Partial coverage criteria and notes: This group lists services or codes that are subject to prior authorization only in specific circumstances, states, or sites of service; and notes exclusions. Providers must reference member-specific benefit plans and state exceptions when requesting authorization.
All: Prior authorization required unless otherwise noted. Review member-specific benefit plan; site-of-service review may apply to certain codes. Prior authorization is not required for emergency or urgent care.
State exclusions: Some codes or categories are excluded from prior authorization requirements in certain states (for example: New Mexico, South Carolina, Wisconsin, Illinois, Maryland; specific codes carry * or ** denoting state exceptions). Check code-level notes for exact state exclusions.
Site of service (SOS) review: SOS review may apply for outpatient hospital services and other codes; Texas and Wisconsin often require prior authorization for listed codes but are excluded from SOS review in some categories. When SOS review applies, authorization may differ if services are performed in an ASC versus outpatient hospital.
Center of Excellence (COE) requirement: Bariatric surgery and related services require COE designation for coverage when noted.
Cochlear implants: Prior authorization required; codes include 69710, 69714, 69717, 69930 and related L-series device codes (L8615–L8628).
Injectable/biologic drugs: Many J-, C-, and Q-codes require prior authorization or predetermination. Unclassified codes (J3490, J3590, C9151, C9167, C9168, C9172) require notification/prior authorization only for specified products (e.g., Beqvez, Fylnetra, Nulibry, Revcovi, Rivfloza).
Chemotherapy and cancer supportive care: Prior authorization required for many chemotherapy J-codes and supportive agents; colony-stimulating factors and bone-modifying agents require authorization in outpatient settings (e.g., J0897, J1442, J2506, J2820, Q5101, Q5110, Q5111, Q5120, Q5122).
Continuous glucose monitoring (CGM): Prior authorization required for members with type 2 diabetes and gestational diabetes diagnoses. Prior authorization not required for type 1 diabetes. Relevant HCPCS include A4226, A4238, A4239, A9276–A9278, E0787, E2102.
Cosmetic vs reconstructive procedures: Procedures that are purely cosmetic (no significant improvement or restoration of physiologic function) may be excluded or require prior authorization when potentially cosmetic.
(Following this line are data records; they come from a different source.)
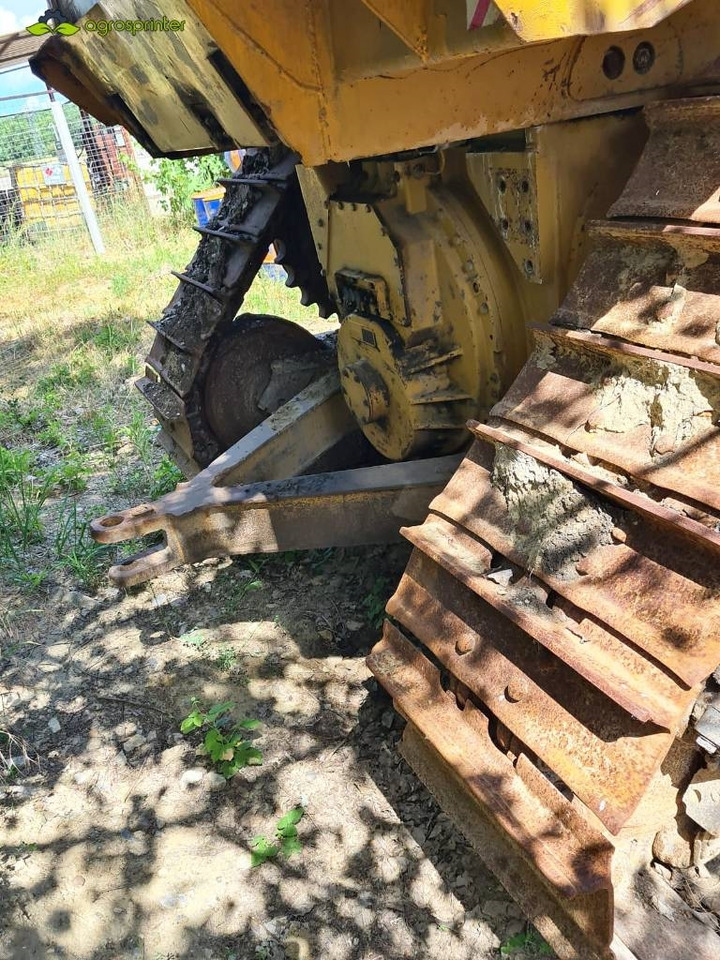 CAT D 6 R XL - Bulldozer: bild 4 CAT D 6 R XL - Bulldozer: bild 4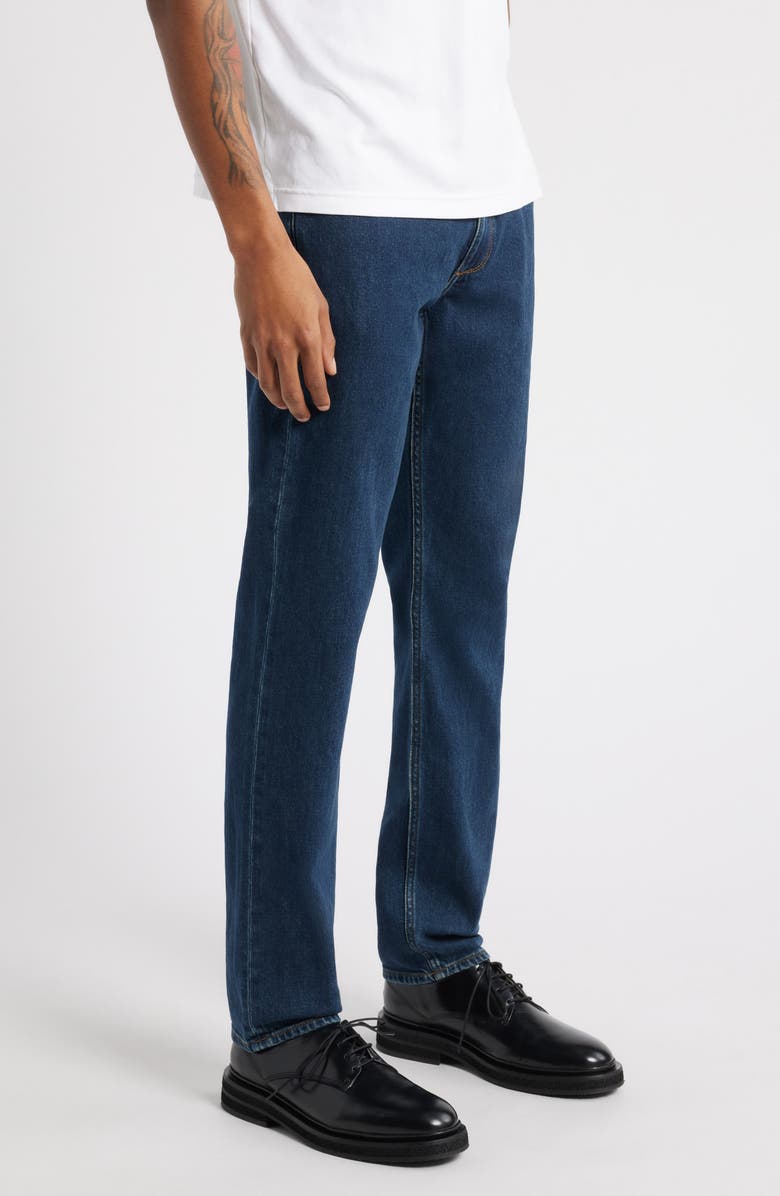rag & bone Fit 2 Authentic Stretch Slim Fit Jeans, Alternate, color, Nico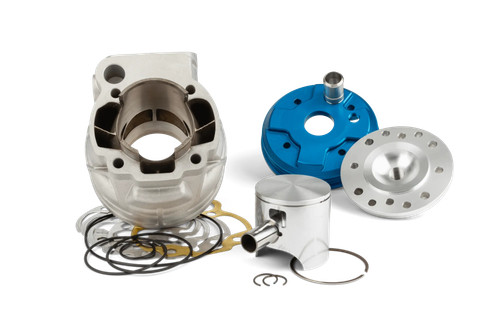 Kit cilindro 2fast - kit, 100cc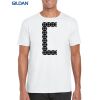 Gildan Adult Soft Style T-Shirt Thumbnail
Reconstructive procedures to restore function typically require prior authorization; check codes and diagnosis associations.
Procedures with site-of-service exclusions: Certain office-based procedures may be excluded from SOS review in Texas and Wisconsin, but prior authorization may still be required depending on setting. Providers ordering advanced outpatient imaging must notify/request authorization before scheduling.
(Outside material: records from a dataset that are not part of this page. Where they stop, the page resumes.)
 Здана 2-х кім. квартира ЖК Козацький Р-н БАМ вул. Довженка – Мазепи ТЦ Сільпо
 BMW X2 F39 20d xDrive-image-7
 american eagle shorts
Genetic and molecular testing: Prior authorization required for many genetic tests (including BRCA and other molecular panels); check code-level listings (e.g., 81433 and related CPT/HCPCS mappings).
Fertility services / infertility: Diagnostic and treatment services related to inability to achieve pregnancy require prior authorization; many associated CPT codes (e.g., 55870, 58321–58323, 58345, 58752, 58970, 58974, 58976, 76948, 89250–89251) and diagnosis exclusions vary by state.
Orthognathic, orthotics & prosthetics, neurostimulators, pain management, proton beam therapy, foot surgery, FESS, and other specialty categories: Prior authorization required; some codes have state-specific exclusions or SOS review. Examples: orthognathic (21010, 21050, 21121–21199 series), orthotics/prosthetics (L0112, L0220, L0452, L0482, L0484, L0486, L0622, etc.), neurostimulators (43647, 61863, 61885), proton beam CPT 77520–77523.
Operational requirement: Submit prior authorization requests via the UnitedHealthcare Provider Portal (UHCprovider.com) using the Prior Authorization and Notification tool or call the provider support line where indicated. Include clinical documentation, diagnosis codes, and site-of-service details.
Claim processing note: Members in these benefit plans generally have no non-emergent out-of-network coverage and no coverage outside the service area; verify network participation prior to scheduling.
Documentation and clinical trials: When services are part of a clinical trial, clinical-trial specific codes (e.g., G0293–G0294, G2000) and documentation may be required; see clinical trials section for details.